▸ AIM OF THE TASK
The response must contain every line below in which "this" appears.

· · · · · · ·

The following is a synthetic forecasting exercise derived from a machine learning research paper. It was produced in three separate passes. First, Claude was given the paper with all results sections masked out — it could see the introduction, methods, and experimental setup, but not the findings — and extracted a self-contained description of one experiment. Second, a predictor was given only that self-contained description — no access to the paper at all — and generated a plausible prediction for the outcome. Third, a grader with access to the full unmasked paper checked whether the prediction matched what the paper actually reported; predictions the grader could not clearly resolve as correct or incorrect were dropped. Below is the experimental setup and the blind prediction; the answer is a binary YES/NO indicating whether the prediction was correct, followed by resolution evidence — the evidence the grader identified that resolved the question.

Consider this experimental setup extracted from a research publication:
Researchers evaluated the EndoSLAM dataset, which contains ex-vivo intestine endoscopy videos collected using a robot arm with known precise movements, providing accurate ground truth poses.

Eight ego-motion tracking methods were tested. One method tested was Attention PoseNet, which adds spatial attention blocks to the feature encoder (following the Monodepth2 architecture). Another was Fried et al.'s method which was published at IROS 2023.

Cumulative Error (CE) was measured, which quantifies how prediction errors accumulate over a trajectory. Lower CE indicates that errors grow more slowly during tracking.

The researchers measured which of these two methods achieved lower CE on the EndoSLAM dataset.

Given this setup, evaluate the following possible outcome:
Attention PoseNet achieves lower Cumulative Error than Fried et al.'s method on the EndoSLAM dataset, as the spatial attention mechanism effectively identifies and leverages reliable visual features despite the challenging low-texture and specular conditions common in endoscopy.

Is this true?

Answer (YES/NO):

· · · · · · ·

▸ ANSWER SECTION
Consider this experimental setup extracted from a research publication:
Given this setup, evaluate the following possible outcome:
Is this true?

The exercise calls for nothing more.